The difference in the behaviour is due to the fact that doing list(some_array) returns a list of numpy.int64, while, doing the conversion via the string representation (or equivalently using the tolist() method) returns a list of python's ints:

In [21]: import numpy as np

In [22]: ar = np.array([1,2,3])

In [23]: list(ar)
Out[23]: [1, 2, 3]

In [24]: type(list(ar)[0])
Out[24]: numpy.int64

In [25]: type(ar.tolist()[0])
Out[25]: builtins.int

I believe the culprit is the 100 ** (size - 1) part of your code:

In [26]: 100 ** (np.int64(50) - 1)
Out[26]: 0

In [27]: 100 ** (50 - 1)
Out[27]: 100000000000000000000000000000000000000000000000000000000000000000000000000000000000000000000000000

In [28]: type(100 ** (np.int64(50) - 1))
Out[28]: numpy.int64

What you see is the int64 overflowing, hence the result of the exponentiation are essentially "random", while python's ints have unlimited range and give the correct result.

To summary:

  • If you want to convert between numpy and python data types use the proper methods, in this case array.tolist()
  • Remember that numpys data types have limited range, hence you should check for overflows and expect strange results in other situations.
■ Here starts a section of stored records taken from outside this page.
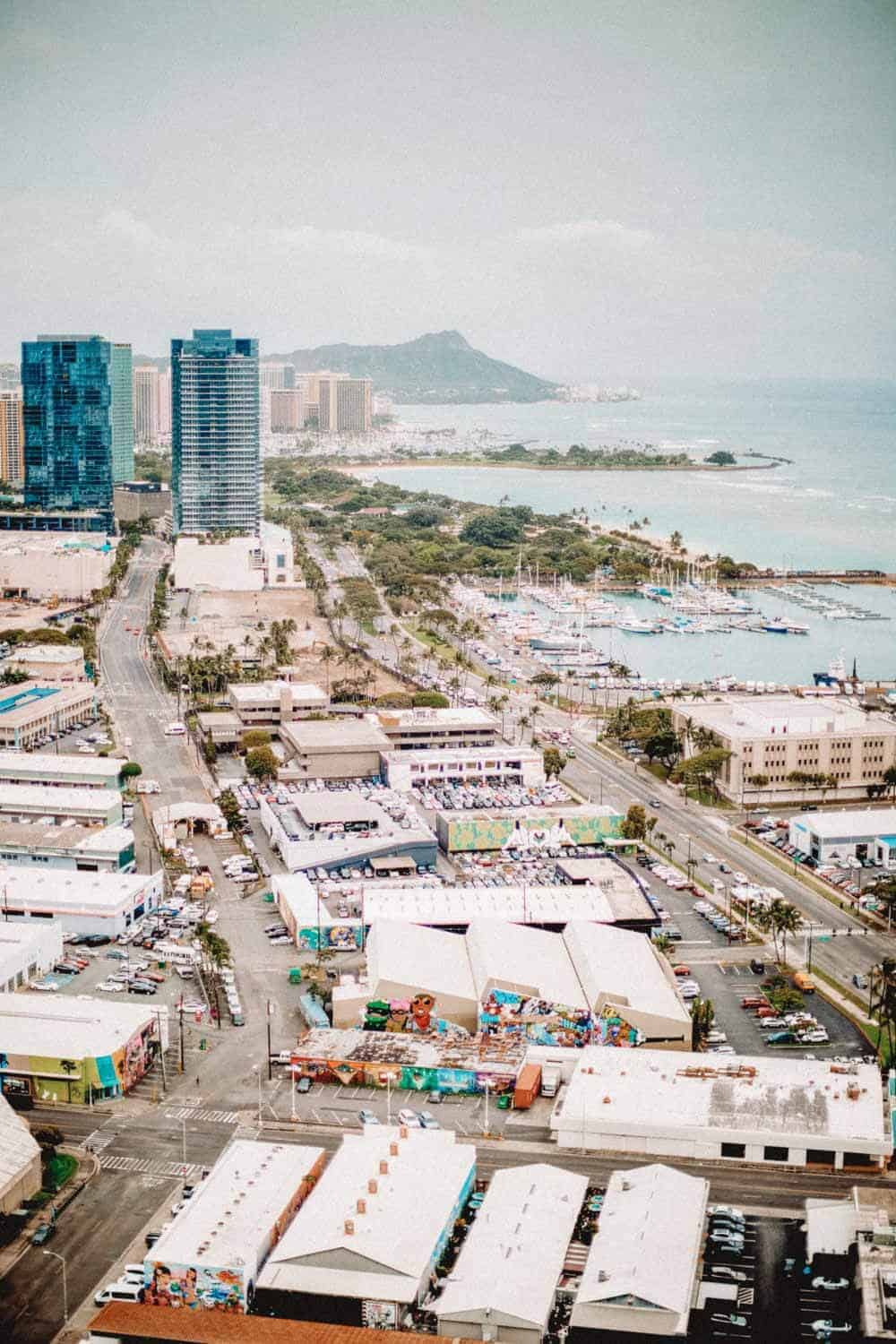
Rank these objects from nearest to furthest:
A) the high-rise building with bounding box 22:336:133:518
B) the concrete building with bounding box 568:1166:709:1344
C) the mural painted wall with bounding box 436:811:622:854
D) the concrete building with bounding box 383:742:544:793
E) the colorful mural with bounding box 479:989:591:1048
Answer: the concrete building with bounding box 568:1166:709:1344 < the colorful mural with bounding box 479:989:591:1048 < the mural painted wall with bounding box 436:811:622:854 < the concrete building with bounding box 383:742:544:793 < the high-rise building with bounding box 22:336:133:518

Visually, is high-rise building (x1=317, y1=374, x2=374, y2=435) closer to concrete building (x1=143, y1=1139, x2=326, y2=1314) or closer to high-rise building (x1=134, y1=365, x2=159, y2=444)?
high-rise building (x1=134, y1=365, x2=159, y2=444)

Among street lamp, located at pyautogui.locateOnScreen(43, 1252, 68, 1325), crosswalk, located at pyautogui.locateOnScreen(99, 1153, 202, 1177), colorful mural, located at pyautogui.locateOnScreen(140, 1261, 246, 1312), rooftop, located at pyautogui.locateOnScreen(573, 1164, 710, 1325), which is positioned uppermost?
rooftop, located at pyautogui.locateOnScreen(573, 1164, 710, 1325)

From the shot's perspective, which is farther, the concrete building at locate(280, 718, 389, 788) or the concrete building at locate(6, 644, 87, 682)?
the concrete building at locate(6, 644, 87, 682)

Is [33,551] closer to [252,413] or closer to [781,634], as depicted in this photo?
[252,413]

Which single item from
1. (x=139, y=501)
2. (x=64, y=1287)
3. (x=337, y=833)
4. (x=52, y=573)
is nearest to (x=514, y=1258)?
(x=64, y=1287)

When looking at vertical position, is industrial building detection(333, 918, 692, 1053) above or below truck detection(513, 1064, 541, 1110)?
above

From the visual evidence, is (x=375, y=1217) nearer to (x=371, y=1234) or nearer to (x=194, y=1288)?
(x=371, y=1234)

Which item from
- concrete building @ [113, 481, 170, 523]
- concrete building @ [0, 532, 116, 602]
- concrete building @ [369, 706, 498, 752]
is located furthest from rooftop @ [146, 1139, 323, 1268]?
concrete building @ [113, 481, 170, 523]
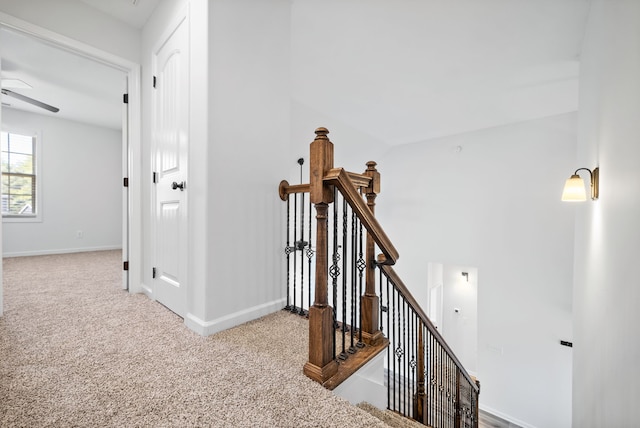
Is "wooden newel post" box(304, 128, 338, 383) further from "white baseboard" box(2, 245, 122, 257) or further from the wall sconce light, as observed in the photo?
"white baseboard" box(2, 245, 122, 257)

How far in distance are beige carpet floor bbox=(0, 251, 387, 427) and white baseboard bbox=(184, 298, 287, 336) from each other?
45 millimetres

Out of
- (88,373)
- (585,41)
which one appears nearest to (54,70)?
(88,373)

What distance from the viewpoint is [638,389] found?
103 cm

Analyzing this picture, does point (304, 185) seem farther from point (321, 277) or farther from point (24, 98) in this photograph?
point (24, 98)

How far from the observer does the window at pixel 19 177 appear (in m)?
4.42

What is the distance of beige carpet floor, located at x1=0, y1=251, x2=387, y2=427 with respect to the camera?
3.37 feet

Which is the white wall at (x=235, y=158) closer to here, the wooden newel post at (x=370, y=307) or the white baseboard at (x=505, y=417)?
the wooden newel post at (x=370, y=307)

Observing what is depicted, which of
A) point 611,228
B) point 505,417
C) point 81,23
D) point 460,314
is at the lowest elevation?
point 505,417

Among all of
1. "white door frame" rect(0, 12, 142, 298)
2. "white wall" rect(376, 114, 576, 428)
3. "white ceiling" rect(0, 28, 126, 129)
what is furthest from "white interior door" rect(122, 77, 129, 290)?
"white wall" rect(376, 114, 576, 428)

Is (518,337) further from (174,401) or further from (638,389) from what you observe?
(174,401)

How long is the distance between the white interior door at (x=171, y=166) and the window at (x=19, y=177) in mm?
4028

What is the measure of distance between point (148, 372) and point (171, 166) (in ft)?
4.55

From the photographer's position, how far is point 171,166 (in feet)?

If you do not use the proper methods for conversion you might end up using numpy data types when you didn't expect (as in this case).
  • Never assume it's a bug in python/numpy/a very widely used library. The chances to find a bug in such trivial cases in such well-tested and widely used softwares is really small. If the program gives unexpected results, 99.999% of the times it's because you are doing something wrong. So, before blaming on others try to check step by step what your program is doing.